Empowerment and Innovation
"Opening The Doors To Innovation in Central America: Empowering the most marginalized to address their development challenges through participatory research" (2013) Second Place Best Paper, Oxford University's Academy of Innovation and Entrepreneurship Conference no
Abstract: This study identified sixteen mechanisms through which Participatory Plant Breeding (PPB) activities common throughout Central America contribute to an increased sense of psychological empowerment. Each mechanism works through one or more of the cognitive elements of psychological empowerment identified by Thomas and Velthouse (1990) to give the participant a stronger feeling of control over their life. This feeling, in turn, results in an increased manifestation of the personality traits required for innovative behaviour. Using the PhotoVoice method, this research identified important affective responses to social learning and experimentation and highlighted actions and practices on the part of Agronomist-facilitators that enhance the psychological impact of PPB work.
Rural Climate Resilience
Extreme Weather, Climate Change And The Livelihoods Of Hillside Households In The Jesus De Otoro Valley, Honduras
(2011) MSc. Thesis, University of Guelph, Master of Science (Planning) in Rural Planning and Development
Abstract: This thesis is an investigation of the impacts of extreme weather on the livelihoods of households in the hillside communities of the Jesus de Otoro Valley, Honduras. Extreme weather events can have profound negative impacts on livelihoods that rely heavily on natural resources, such as agriculture.
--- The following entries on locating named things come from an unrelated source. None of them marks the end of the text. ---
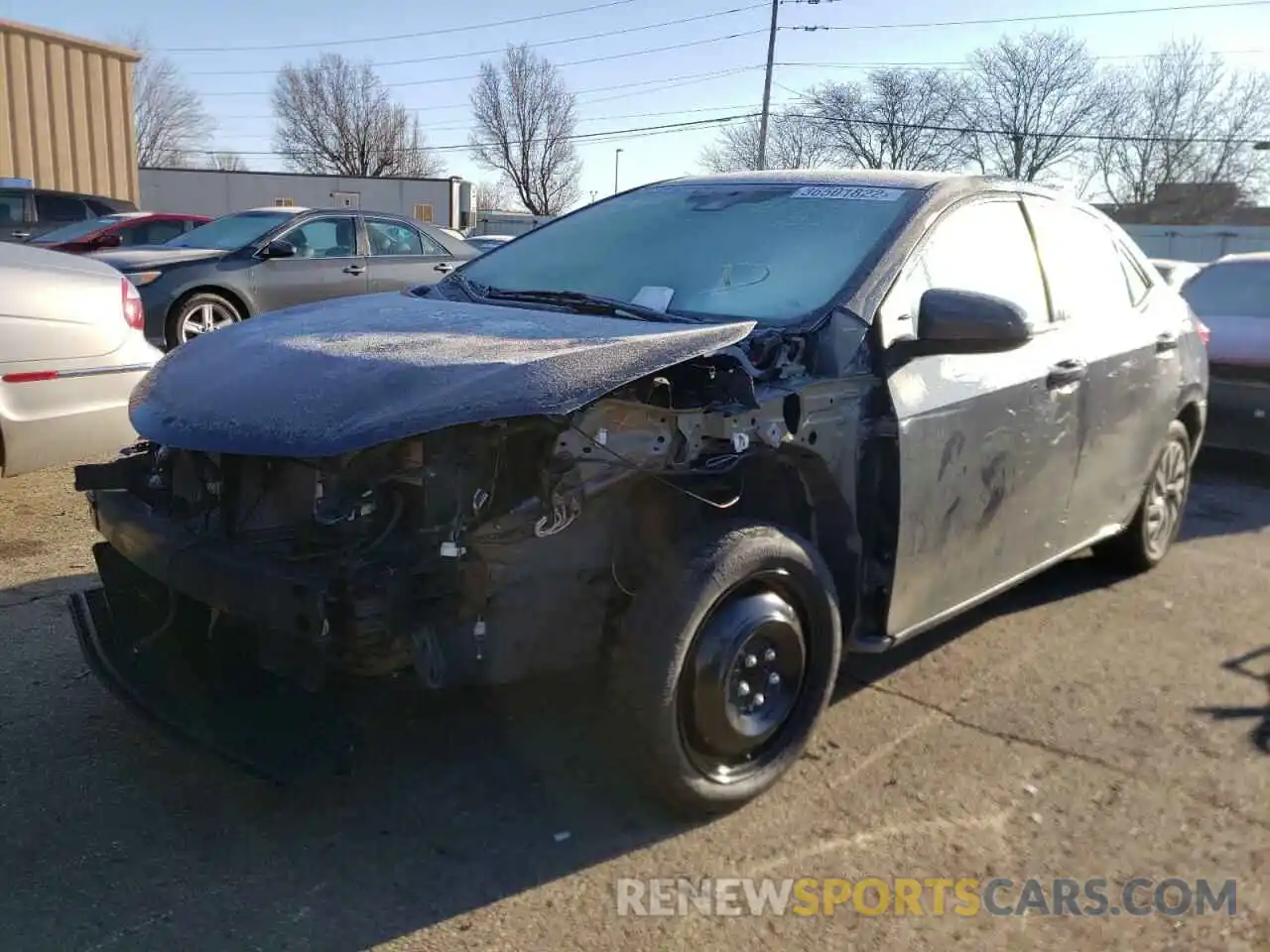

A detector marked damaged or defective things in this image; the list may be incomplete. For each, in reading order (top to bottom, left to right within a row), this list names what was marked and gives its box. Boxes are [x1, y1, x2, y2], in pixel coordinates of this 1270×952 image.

missing front bumper [71, 542, 357, 781]
damaged front end [69, 317, 863, 776]
damaged sedan [69, 170, 1208, 812]
dented rear door [883, 195, 1081, 642]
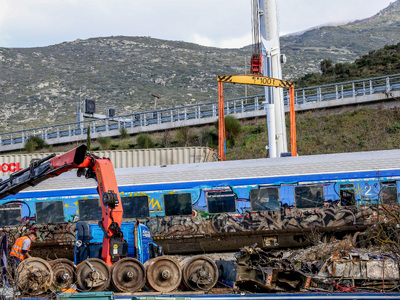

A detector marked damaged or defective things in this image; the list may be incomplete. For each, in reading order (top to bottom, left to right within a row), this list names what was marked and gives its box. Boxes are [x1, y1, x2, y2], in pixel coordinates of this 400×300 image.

rusted metal scrap [217, 245, 310, 292]
rusted metal scrap [312, 251, 400, 290]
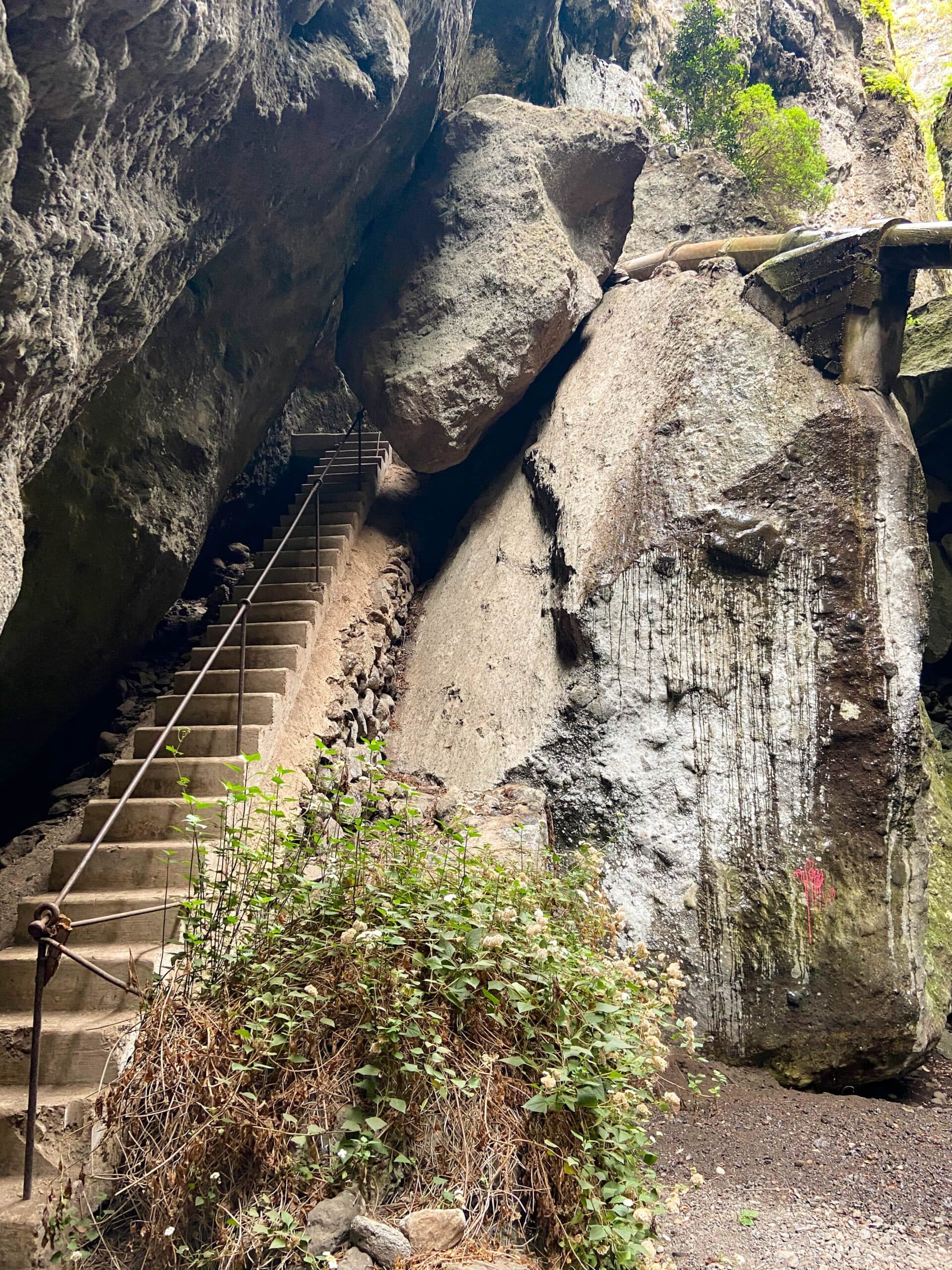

The reliance of hillside households on agriculture and related activities for survival makes this population critically vulnerable to the negative impacts of extreme weather. This study found that the livelihood resources of this group that are most affected by extreme weather events are cash income and human health. Strong rains, drought and extreme temperatures have several direct impacts on household income, not only for hillside farmers themselves, but also for the merchants whose businesses have been developed to serve them. Extreme weather events also have multiple direct impacts on human health. Increased incidence of bacterial infections and communicable diseases are serious effects of strong rains, drought and temperature extremes. This study found a clear positive feedback link between decreased income and deterioration of health. Climate change studies predict that extreme weather events will become more frequent and severe. If these predictions are correct, hillside households will suffer potentially devastating impacts on their livelihoods. The coping strategies currently employed by hillside households in the face of extreme weather events are unlikely to provide the resources needed for households to survive under more severe and unstable weather conditions.